Lesetext:

###

Der Traum vom eigenen Hund
Nahezu jedes Kind träumt von seinem eigenen Hund. Ein Hund ist - aus Kindersicht - in erster Linie ein Spielkamerad, der immer zur Verfügung steht. Nicht nur, dass er stets zu lustigen Unternehmungen aufgelegt wäre, nein, das Kind besäße quasi das Exklusivrecht an diesem Spielkameraden. Es müsste mit niemandem konkurrieren, müsste weder Markenklamotten tragen noch gute Noten schreiben oder angesagte Musik hören, damit es von seinem Hund beachtet, bewundert und geliebt wird. Die Ergebenheit eines Hundes würde ihm gehören, bedingungslos.
Dieses Wissen um Besitztum gibt Kindern eine enorme Sicherheit – der Hund ist ihr bester Freund, er wird immer da sein und für alle Ängste und Sorgen ein offenes Ohr haben, ohne zu schimpfen, aus zu lachen oder zu bewerten. Vor ihm kann man sich nicht blamieren, er verzeiht alles. Die fremdartige Kraft und Schönheit eines Hundes übt auf Kinder eine große Faszination aus, und letztlich wird der eigene Hund auch immer als überlegener Partner in Abenteuern und als großer Beschützer betrachtet.

###

Was gefragt ist: Was muss ein Kind laut dem Lesetext nicht tun, damit sein Hund es beachtet, bewundert und liebt?

###

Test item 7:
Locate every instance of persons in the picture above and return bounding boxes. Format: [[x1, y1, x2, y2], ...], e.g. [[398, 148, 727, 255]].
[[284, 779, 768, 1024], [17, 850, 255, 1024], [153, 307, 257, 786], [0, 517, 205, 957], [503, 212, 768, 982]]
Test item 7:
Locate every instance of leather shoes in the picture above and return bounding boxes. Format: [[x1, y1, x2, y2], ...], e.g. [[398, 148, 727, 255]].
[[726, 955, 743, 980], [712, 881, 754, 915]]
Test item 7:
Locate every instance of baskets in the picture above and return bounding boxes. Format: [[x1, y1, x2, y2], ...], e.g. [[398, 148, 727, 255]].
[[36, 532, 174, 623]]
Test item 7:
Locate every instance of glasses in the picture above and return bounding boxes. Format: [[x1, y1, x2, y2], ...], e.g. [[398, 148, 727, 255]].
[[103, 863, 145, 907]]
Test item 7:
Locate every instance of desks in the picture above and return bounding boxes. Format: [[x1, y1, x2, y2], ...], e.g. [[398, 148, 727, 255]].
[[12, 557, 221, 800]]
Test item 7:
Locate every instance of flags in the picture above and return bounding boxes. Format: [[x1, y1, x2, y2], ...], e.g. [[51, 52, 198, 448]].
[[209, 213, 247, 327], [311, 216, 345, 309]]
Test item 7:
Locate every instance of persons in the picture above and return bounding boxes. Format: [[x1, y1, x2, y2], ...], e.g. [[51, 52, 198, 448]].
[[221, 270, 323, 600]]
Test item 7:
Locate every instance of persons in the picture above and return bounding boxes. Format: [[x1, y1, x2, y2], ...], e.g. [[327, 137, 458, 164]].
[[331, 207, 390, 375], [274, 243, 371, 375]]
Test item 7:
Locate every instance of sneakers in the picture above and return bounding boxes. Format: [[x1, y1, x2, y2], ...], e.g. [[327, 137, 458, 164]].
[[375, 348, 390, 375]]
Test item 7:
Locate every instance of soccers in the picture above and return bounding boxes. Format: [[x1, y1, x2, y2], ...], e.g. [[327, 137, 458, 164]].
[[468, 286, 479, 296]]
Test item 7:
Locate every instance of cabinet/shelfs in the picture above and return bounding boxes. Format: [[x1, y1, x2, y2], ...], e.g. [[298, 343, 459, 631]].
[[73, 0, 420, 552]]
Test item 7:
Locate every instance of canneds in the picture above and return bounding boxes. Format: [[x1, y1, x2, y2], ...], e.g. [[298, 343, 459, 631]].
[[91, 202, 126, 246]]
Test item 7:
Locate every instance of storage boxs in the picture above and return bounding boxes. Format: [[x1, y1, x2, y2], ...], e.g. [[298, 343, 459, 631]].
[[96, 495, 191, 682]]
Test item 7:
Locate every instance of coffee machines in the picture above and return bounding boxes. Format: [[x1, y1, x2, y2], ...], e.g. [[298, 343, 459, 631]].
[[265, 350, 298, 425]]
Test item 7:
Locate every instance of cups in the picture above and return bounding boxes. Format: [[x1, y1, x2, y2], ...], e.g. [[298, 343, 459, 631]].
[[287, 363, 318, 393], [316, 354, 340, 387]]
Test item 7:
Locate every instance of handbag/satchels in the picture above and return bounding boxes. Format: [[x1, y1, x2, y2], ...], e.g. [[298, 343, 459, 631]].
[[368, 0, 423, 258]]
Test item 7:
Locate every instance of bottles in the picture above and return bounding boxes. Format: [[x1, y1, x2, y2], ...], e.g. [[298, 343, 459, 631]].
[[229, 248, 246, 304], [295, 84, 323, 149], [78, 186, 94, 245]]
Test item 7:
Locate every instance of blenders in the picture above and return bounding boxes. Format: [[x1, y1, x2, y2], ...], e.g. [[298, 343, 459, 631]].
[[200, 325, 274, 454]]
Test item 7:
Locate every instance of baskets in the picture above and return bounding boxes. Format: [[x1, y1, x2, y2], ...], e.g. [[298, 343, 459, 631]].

###

Antwort folgt: Es muss weder Markenklamotten tragen noch gute Noten schreiben oder angesagte Musik hören.